*Data to use*.
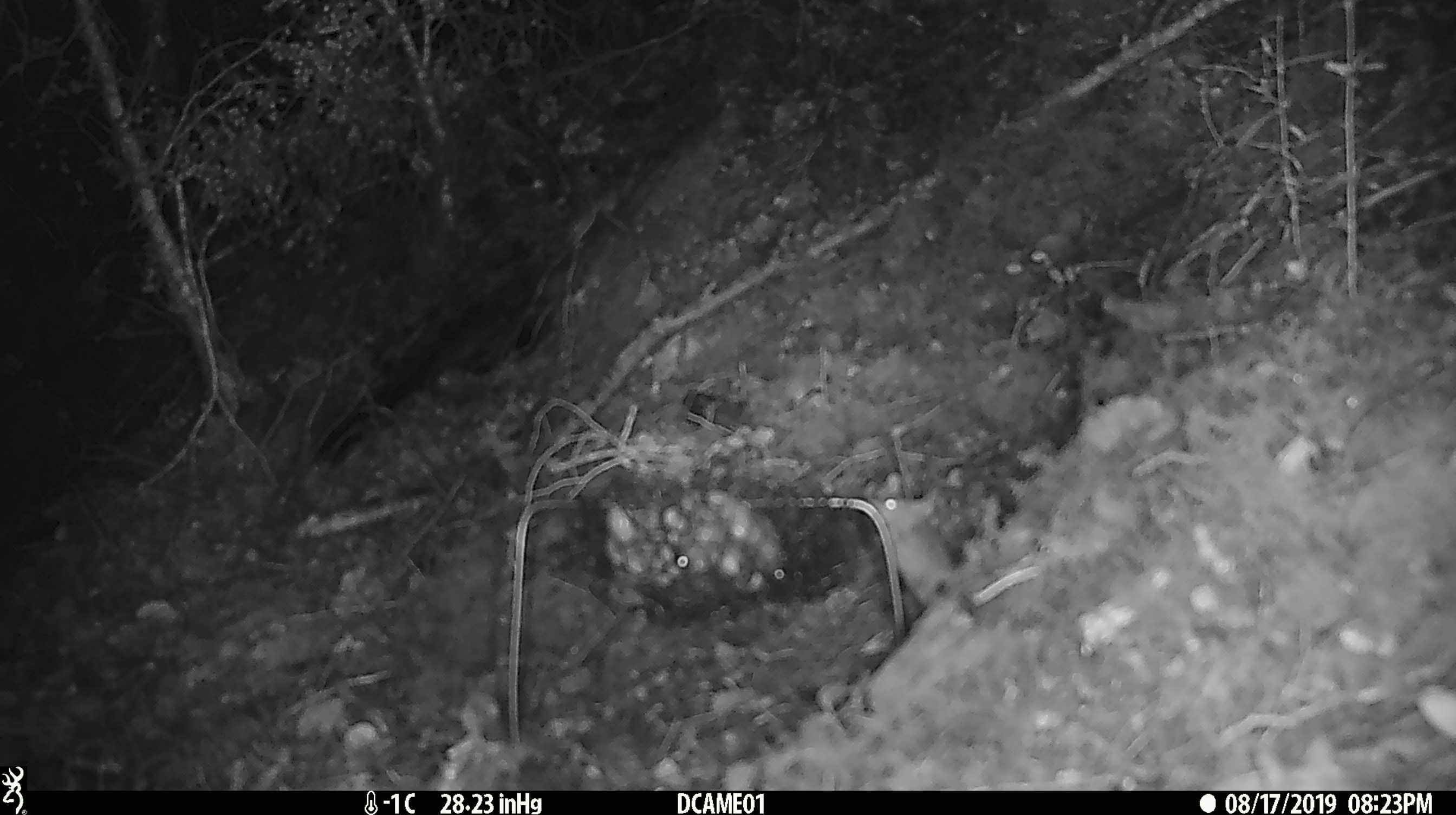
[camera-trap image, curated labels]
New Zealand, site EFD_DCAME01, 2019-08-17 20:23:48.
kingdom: Animalia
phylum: Chordata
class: Mammalia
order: Rodentia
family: Muridae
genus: Mus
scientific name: Mus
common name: mouse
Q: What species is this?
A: Mouse (Mus).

*Problem to work on*. Retype the line containing "family: Muridae" and each line after it through the end of the listing, exactly, leaving out everything else.

*Exercise output*.
family: Muridae
genus: Mus
scientific name: Mus
common name: mouse
Q: What species is this?
A: Mouse (Mus).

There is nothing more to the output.